En situant un certain nombre de films dans la démarche de décolonisation, Kamal Dehane recommande Tahia Ya Didou ! de Mohamed Zinet qui reste pour lui « le film essentiel » dans le cinéma de l'Algérie indépendante ; « l'âme d'Alger est portée par ce film proche du cinéma néoréaliste italien ».

Olivier Hadouchi approuve : « C’est un film poétique qui dialogue parfois avec le cinéma burlesque de Keaton ou de Tati, tout en étant ancré profondément dans la vi(ll)e d’Alger ».

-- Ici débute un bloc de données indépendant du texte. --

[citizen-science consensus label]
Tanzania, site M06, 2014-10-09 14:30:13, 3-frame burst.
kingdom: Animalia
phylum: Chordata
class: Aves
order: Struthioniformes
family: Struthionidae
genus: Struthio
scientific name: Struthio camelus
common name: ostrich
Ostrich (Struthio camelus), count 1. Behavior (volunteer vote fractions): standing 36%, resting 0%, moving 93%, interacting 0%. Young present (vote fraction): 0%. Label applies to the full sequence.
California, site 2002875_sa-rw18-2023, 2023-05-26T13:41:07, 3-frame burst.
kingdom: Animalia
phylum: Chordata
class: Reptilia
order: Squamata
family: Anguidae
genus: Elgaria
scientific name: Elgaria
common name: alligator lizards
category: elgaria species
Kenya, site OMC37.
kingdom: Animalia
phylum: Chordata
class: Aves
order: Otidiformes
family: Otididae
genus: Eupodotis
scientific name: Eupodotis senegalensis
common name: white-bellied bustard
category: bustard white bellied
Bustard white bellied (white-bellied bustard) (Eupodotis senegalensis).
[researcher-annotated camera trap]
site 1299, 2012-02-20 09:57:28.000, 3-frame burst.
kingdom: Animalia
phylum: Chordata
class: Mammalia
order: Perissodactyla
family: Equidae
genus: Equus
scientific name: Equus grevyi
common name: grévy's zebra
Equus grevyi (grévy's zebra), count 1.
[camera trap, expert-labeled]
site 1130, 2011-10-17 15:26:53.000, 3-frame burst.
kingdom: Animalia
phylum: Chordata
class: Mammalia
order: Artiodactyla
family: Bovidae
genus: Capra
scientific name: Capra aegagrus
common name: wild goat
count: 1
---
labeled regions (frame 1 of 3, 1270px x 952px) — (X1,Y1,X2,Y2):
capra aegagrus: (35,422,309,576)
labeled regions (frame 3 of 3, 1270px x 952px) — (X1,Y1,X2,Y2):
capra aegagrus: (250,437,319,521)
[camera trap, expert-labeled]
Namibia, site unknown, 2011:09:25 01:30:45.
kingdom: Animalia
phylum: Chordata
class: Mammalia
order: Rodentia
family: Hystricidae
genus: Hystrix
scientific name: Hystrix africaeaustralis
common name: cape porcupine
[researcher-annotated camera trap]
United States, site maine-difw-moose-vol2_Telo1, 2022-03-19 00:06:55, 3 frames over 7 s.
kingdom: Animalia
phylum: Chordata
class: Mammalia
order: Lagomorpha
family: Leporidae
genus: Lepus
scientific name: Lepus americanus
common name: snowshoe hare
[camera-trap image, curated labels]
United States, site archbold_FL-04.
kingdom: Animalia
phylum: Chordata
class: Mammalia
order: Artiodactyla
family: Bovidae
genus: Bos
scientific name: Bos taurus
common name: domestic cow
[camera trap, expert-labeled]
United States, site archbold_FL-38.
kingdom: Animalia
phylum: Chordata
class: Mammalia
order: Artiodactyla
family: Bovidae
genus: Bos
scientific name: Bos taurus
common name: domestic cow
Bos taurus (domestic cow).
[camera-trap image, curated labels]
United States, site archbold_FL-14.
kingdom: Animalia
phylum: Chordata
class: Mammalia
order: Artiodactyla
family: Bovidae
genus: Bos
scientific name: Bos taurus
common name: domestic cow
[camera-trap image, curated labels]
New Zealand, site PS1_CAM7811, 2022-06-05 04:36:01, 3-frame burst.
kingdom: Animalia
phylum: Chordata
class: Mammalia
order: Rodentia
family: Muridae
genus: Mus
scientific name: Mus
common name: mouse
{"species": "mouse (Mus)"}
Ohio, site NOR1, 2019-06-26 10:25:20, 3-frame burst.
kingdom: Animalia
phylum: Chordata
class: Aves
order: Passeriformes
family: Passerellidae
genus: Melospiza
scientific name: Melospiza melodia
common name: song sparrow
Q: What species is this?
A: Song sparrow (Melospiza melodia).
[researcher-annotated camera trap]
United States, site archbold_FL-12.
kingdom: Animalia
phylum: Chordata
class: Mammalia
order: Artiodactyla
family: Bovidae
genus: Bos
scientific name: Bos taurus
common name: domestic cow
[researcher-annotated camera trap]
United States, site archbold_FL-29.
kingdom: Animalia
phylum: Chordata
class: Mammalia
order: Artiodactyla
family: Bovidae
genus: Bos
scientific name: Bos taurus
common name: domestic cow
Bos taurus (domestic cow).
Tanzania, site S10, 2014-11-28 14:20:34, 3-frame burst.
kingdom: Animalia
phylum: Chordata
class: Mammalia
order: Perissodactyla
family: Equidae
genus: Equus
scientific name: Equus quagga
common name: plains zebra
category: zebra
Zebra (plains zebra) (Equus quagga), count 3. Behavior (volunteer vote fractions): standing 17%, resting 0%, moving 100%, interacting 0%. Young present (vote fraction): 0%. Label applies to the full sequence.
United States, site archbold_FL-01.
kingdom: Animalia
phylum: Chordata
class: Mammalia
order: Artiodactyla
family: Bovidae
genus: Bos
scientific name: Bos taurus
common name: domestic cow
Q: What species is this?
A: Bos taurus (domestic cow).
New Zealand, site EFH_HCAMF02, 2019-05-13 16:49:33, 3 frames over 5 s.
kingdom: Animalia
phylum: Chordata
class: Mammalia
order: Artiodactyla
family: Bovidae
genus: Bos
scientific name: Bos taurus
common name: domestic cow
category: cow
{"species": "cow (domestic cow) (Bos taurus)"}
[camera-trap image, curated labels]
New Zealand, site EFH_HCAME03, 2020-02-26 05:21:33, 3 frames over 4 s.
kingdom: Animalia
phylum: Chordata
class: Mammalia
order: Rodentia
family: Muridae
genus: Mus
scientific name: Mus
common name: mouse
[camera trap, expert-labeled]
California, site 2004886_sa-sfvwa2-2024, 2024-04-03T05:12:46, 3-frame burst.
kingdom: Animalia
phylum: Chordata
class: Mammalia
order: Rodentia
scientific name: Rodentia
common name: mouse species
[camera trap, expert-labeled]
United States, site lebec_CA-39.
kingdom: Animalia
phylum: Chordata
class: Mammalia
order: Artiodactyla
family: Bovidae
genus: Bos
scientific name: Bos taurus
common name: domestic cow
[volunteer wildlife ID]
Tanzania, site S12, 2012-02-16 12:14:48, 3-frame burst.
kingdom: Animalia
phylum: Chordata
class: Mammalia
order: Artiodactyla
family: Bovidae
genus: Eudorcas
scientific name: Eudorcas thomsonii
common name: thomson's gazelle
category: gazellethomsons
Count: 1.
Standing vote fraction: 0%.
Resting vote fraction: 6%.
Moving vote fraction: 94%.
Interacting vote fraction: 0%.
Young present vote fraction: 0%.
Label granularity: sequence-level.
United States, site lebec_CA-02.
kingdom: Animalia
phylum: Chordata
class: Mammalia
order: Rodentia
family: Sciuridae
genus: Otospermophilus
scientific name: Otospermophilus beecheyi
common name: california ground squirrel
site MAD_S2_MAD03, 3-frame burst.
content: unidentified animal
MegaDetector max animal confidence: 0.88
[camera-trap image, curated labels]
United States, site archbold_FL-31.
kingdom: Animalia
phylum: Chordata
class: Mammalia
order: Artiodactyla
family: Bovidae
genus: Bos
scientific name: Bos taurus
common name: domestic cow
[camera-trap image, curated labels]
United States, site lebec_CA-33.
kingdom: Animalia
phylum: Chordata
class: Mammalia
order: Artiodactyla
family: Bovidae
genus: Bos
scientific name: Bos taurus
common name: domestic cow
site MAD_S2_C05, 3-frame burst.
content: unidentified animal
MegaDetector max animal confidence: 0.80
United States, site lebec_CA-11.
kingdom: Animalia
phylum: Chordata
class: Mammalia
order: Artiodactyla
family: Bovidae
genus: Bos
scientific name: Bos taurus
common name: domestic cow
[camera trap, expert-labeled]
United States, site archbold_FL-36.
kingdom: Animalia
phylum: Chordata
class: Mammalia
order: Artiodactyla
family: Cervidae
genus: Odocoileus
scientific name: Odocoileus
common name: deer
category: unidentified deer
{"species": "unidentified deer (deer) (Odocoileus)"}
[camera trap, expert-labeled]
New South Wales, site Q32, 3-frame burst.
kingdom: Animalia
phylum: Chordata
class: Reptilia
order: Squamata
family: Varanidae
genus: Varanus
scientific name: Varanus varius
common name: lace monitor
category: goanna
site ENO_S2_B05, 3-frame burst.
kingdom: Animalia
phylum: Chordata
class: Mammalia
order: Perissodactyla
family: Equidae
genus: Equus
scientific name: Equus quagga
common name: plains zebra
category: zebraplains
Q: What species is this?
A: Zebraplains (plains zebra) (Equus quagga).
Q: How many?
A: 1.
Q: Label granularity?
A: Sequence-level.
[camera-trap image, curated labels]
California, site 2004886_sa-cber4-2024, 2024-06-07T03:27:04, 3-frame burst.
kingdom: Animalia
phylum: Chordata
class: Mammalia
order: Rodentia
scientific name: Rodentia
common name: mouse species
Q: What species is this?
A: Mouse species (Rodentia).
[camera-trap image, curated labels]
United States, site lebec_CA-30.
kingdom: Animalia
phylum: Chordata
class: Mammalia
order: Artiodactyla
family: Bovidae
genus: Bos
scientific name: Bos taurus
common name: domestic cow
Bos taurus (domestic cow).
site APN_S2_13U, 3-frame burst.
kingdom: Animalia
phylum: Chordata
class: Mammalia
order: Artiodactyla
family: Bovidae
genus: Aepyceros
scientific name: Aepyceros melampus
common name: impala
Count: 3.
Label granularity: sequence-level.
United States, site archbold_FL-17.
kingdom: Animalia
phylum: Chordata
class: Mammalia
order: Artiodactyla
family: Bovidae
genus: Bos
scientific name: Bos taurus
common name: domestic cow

Kamal Dehane ajoute un coup de cœur à sa liste : Algérie année zéro de Marceline Loridan-Ivens, un documentaire tourné les premiers jours de l'indépendance de l'Algérie bouleversant. Notez que ce film a été interdit en France et en Algérie à l'époque ! ».

Yasmine Chouikh conclut très joliment sur ces mots, que nous soulignons à notre tour : « Je souhaite à toute personne dans la capacité de voir les films, d’en voir le maximum, car ce programme est éclectique et chaque cinéaste apporte son univers sur l’écran. On peut se retrouver dans un film et pas dans un autre, mais ce qui est sûr, c’est qu‘on y retrouve des Algéries aussi plurielles que ses artistes et ses habitants ».

Le réalisateur Kamel Dehane va dans ce sens, en faisant remarquer que de plus en plus de jeunes cinéastes explorent les états d'âme des individus-citoyens comme Papicha et 143 rue du Désert de H. Ferhani. Chafik Allal nous confirme : « Depuis une quinzaine d'années, une jeune génération connectée au reste du Monde, pétrie de talent, encore plus libre des institutions, se rencontrait dans un super lieu pour parler de Cinéma (les Rencontres Cinématographiques de Béjaïa) : beaucoup de dynamisme, de créativité, et de diversité) ».

L'équilibre entre films de réalisatrices et de réalisateurs

Le cinéma fait par des femmes est très présent dans ce programme ayant intégré la dimension de « genre », indique Chafik Allal qui pense notamment au personnage fort de Nahla qui « représente peut-être le naufrage du Monde arabe ». Dans ce film de Farouk Beloufa, tourné à Beyrouth et au Liban en pleine guerre civile, « on voit le regard de femmes en plein désarroi, au bord de la crise de nerfs ».

Dans un autre registre, il y a une séquence historiquement marquante montrant la participation très forte de femmes pendant La Bataille d'Alger : dans ce film, on voit trois combattantes du FLN – Zohra Drif, Samia Lakhdari et Djamila Bouhired – se préparant à quitter la Casbah et à poser des bombes dans des espaces des colons français. Elles enlèvent leurs abayas, se maquillent, coupent et teignent leurs cheveux, et se changent pour mettre des vêtements français. Cette séquence puissante a fait l'objet de nombreux débats sur le rôle des femmes dans les luttes révolutionnaires, ainsi que sur la religion, la performance et la présentation des genres.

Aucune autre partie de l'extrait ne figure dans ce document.